- _Trecho apresentado_:
Leia o texto a seguir para responder a questão:

Uma viagem de saudades

        Ela saíra aos dezessete anos, trinta anos atrás. Deixou noivo e uma promessa de emigrarem juntos para a América logo que voltasse da viagem que duraria três meses. Ia conhecer o pai, que, por causa de uma hipótese de traição, tinha jurado nunca mais voltar à ilha Brava.

        Dos três meses iniciais a ausência durou trinta anos e três dias. Voltava agora. Intacta. Para casar com o primeiro namorado, moço bonito, branco e de cabelo fino; tão fino como qualquer francês. Voltava e nunca mais, em nome de coisa nenhuma, se separariam.

        Contou-me todos os sonhos da sua juventude, os segredos, os jogos partilhados com o noivo, as esperanças e as certezas.

        Era a primeira vez, naqueles anos todos, que falava do assunto e abria o coração, porque dantes não valia a pena.

- _Tarefa proposta 1_:
De acordo com o trecho apresentado, por que o pai dela havia jurado nunca mais voltar à ilha Brava? Explique em uma a três frases.
- _Tarefa proposta 2_:
Responda com base no trecho apresentado:
(a) Com quantos anos ela saiu?
(b) Quanto tempo durou, de fato, a ausência dela?
(c) Como era o primeiro namorado com quem ela voltava para casar?
- _Tarefa proposta 3_:
Reproduza fielmente a parte do trecho apresentado que começa nas palavras "Dos três meses" e termina logo após "nenhuma, se separariam.".
As linhas não têm nenhum papel nesta atividade.

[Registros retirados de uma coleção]
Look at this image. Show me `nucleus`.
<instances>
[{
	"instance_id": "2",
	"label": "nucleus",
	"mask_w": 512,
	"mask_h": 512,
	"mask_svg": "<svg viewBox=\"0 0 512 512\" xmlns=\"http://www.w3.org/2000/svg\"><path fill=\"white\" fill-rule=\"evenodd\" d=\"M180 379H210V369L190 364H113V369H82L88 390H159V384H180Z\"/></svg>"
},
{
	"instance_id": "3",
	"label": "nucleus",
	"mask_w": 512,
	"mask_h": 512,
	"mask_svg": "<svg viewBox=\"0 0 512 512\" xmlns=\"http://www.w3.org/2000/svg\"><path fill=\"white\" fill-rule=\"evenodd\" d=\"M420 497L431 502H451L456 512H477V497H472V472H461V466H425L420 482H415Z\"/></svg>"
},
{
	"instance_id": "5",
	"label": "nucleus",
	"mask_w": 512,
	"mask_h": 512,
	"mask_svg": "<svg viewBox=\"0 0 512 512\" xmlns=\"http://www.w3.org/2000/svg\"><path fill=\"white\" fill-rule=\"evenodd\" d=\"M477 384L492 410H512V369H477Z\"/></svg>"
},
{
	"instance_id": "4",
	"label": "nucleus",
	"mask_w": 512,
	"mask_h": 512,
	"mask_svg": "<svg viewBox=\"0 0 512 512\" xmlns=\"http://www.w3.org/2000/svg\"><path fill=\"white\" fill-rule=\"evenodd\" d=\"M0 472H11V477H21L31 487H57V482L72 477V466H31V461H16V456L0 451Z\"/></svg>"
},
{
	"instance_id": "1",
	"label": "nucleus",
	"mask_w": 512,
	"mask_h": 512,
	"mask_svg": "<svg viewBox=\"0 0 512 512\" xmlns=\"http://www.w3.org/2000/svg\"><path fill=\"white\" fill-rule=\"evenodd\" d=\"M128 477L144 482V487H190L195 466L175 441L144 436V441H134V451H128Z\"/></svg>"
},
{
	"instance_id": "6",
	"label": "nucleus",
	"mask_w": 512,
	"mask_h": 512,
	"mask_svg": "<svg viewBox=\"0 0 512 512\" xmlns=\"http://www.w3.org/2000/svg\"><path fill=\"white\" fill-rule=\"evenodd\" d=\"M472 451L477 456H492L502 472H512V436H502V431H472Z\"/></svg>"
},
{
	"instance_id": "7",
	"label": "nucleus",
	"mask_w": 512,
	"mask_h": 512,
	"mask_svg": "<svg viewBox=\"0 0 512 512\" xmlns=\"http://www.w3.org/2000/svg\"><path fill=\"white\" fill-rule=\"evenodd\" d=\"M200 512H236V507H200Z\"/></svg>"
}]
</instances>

- _Solução do exercício 1_:
O pai havia jurado nunca mais voltar à ilha Brava por causa de uma hipótese de traição.

- _Solução do exercício 2_:
(a) Com dezessete anos.
(b) Trinta anos e três dias.
(c) Era um moço bonito, branco e de cabelo fino, tão fino como qualquer francês.

- _Solução do exercício 3_:
Dos três meses iniciais a ausência durou trinta anos e três dias. Voltava agora. Intacta. Para casar com o primeiro namorado, moço bonito, branco e de cabelo fino; tão fino como qualquer francês. Voltava e nunca mais, em nome de coisa nenhuma, se separariam.